Since we’re going to combine two images, we’ll need unique band names, so we’ll add “sp” to the earlier image band names (to produce “spB01”, etc.), and “su” to the later image band names, and get 18 unique names.

sentinelBands <- paste0("B",c("02","03","04","05","06","07","8A","11","12"))
sentFilesSpring <- paste0(img10mFolderSpring,"/T10TGK_",
                              imgDateTimeSpring,"_",sentinelBands,"_20m.jp2")
sentinelSpring <- rast(sentFilesSpring)
names(sentinelSpring) <- paste0("sp",str_sub(sentinelBands,2,3))

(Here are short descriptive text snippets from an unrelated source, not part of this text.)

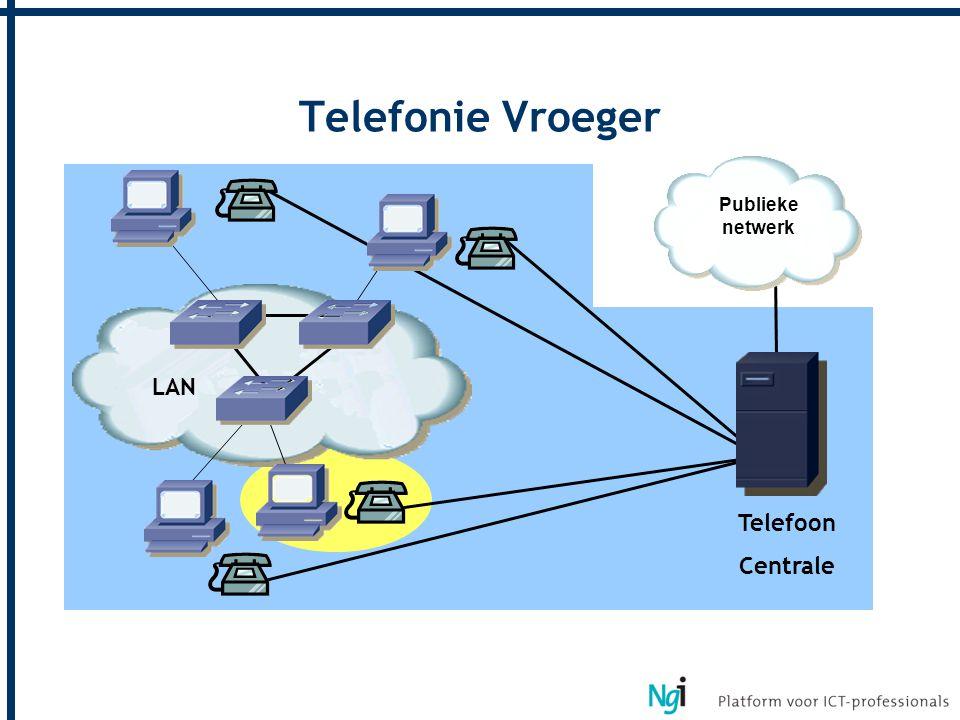 Telefonie Vroeger Publieke netwerk LAN Telefoon Centrale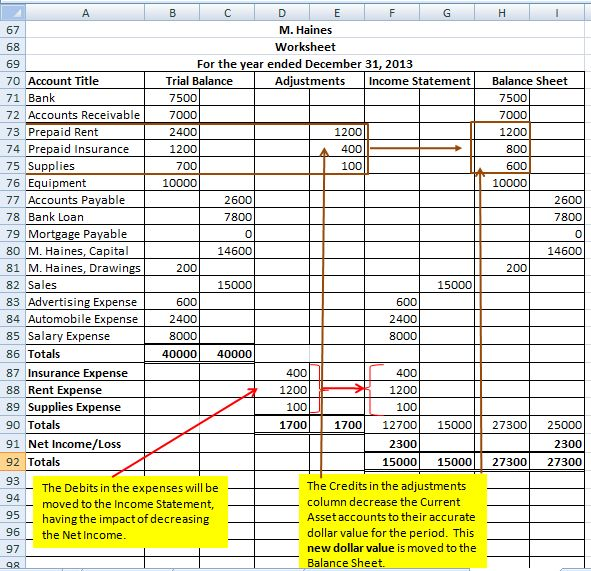 The Worksheet & Classified Financial Statements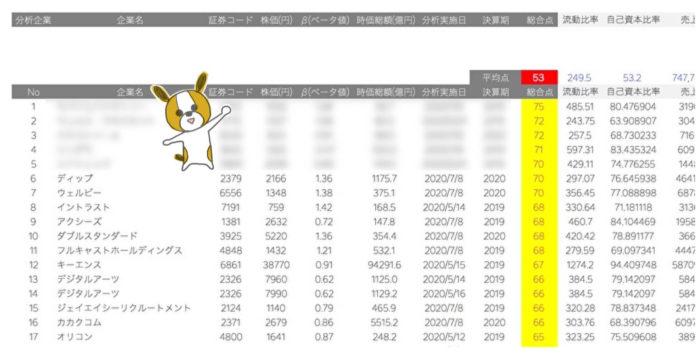 限定特典①企業分析No101-200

sentFilesSummer <- paste0(img10mFolderSummer,"/T10TGK_",
                              imgDateTimeSummer,"_",sentinelBands,"_20m.jp2")
sentinelSummer <- rast(sentFilesSummer)
names(sentinelSummer) <- paste0("su",str_sub(sentinelBands,2,3))
RCVext <- ext(715680,725040,4419120,4429980)
sentRCVspring <- crop(sentinelSpring,RCVext)
sentRCVsummer <- crop(sentinelSummer,RCVext)

11.8.1 Create a 18-band stack from both images

Since we have two imagery dates , we have a total of 18 variables to work with. So we’ll put these together as a multi-band stack simply using c() with the two 9-band images to get an 18-band stack.

sentRCV <- c(sentRCVspring, sentRCVsummer)
plotRGB(subset(sentRCV,c(7,3,2)),stretch="lin")

The “summer” bands are 10 through 18, so the following image display of NIR-R-G specified by numbers c(16,12,11) is comparable to c(7,3,2) from spring.

plotRGB(subset(sentRCV,c(16,12,11)),stretch="lin")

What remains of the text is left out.